== Passage ==

* [gentoo-soc] Project Grumpy - weekly report #1
@ 2010-06-01 7:10 Priit Laes
2010-06-01 7:16 ` Domen Kožar
` (2 more replies)
0 siblings, 3 replies; 5+ messages in thread
From: Priit Laes @ 2010-06-01 7:10 UTC (permalink / raw
To: gentoo-soc; +Cc: leio, ferringb
This is a weekly progress report no. 1 for Project Grumpy.
As this is the first publicly visible announcement, I am also going to
give a short overview about the project itself.
The aim of this project is to create a database containing various
developer-related metadata about packages in the Gentoo portage.
Metadata that we are going to store can be used for different kinds of
purposes, some examples include upstream version checks and giving
notifications to developers who are interested about that package. And
eventually provide a nice web and API interface to access this data.
Project's semi-official IRC channel is #gentoo-grumpy on Freenode
network. Just step in say "Hi!" :)
Last week's progress report
===========================
My first week went a bit slowly due to having some "unfinished business"
that I needed to finish, and also because of two exams (which went
fine).
The core issue I wrestled during this week was how to keep portage
contents and database contents in sync - ie. when ebuild is modified,
removed or added, how to make sure that database contents correspond to
the portage contents.

== Dataset extract ==
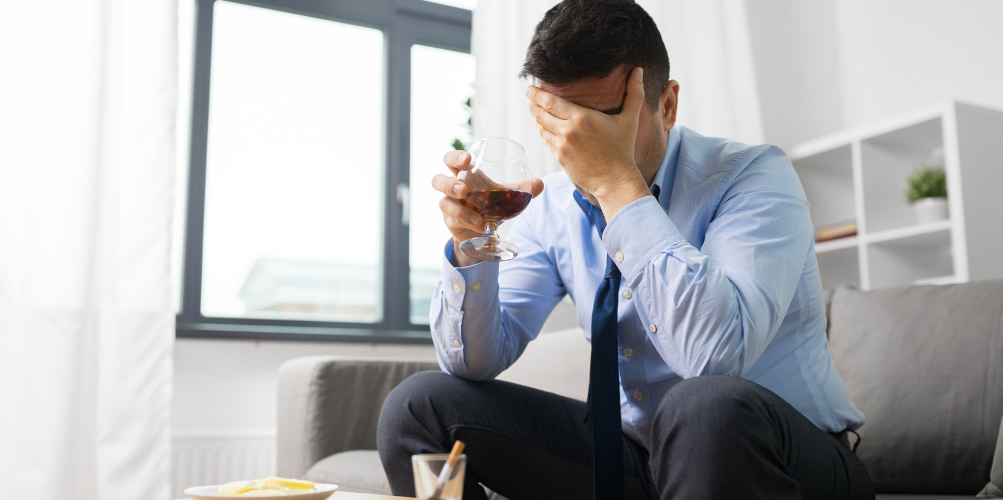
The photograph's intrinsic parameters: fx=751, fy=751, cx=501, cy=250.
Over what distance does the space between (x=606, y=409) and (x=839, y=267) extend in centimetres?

--

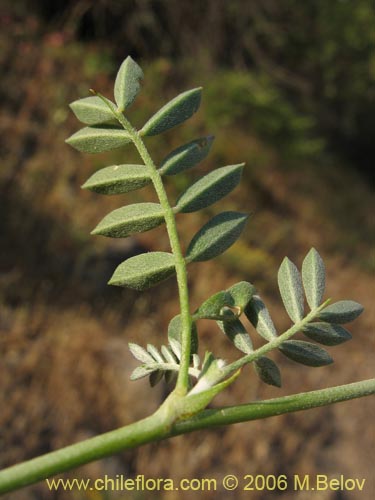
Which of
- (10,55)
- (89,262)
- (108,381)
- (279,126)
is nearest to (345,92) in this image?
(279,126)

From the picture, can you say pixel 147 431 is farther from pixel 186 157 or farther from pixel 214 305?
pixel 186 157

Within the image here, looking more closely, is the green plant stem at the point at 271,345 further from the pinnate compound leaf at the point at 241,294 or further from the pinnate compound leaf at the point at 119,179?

== Set tasks ==
a) Answer these questions about the Project Grumpy report, one per line:
(i) Which IRC channel is the project's semi-official one, and on which network?
(ii) Apart from "unfinished business," what slowed down the first week?
(iii) What was the core issue during the week?
b) Continue the Project Grumpy weekly report from its last sentence.
The records come from a different source than the text.

== Final answers ==
a)
(i) #gentoo-grumpy on the Freenode network.
(ii) Two exams.
(iii) How to keep portage contents and database contents in sync.

b)
The solution that I came up with is to use a simple daemon that logs
changes to portage tree and modifies database contents when it's
appropriate. Appropriate here means that we shouldn't log updates during
the update of the tree as it might be unsafe (ie package rename). So
currently it seems that daemon has also initiate the rsync progress and
push the updates into database after rsync has finished successfully.
(You can already see how all kinds of weird corner cases start popping
up :P )
My current approach to logging is using the inotify [1] framework
present in Linux kernel since 2.6.13 (sorry BSD users, but this is
Gentoo Linux afterall) with the help of pyinotify [2].
So far there's only one drawback to using inotify - by default kernel
has a limit of 8192 directory watches allowed per-process (but portage
contains a lots of directories) so in order to use that approach one has
to bump the number watches using /proc/sys/fs/inotify/max_user_watches
tunable. 81920 has worked so far fine on my machine ;)
There was also a secondary approach suggested by my mentor Leio to parse
rsync log files, but I am a bit relucant about this idea.
Anyway, I'll leave this idea simmering here for a while and unless
someone comes up with a better idea (Yes, I have also thought about
scanning whole portage tree every x-hours), I'm going to implement the
daemon.
Plans for current week
======================
As I currently consider the core issue solved, the next issue I have to
solve is how to take an ebuild, extract information about it and store
it in database. (Hint: pkgcore)
I'm not going take bigger tasks because I still have one quite hard exam
(thermodynamics and statistical physics) on 4th of June. And if I pass,
it is the last one.
PS. Sorry, no blog yet. I was using Zine, but it broke after I updated
my system to SQLAlchemy-0.6.
[1] http://en.wikipedia.org/wiki/Inotify
[2] http://trac.dbzteam.org/pyinotify
Päikest,
Priit Laes :)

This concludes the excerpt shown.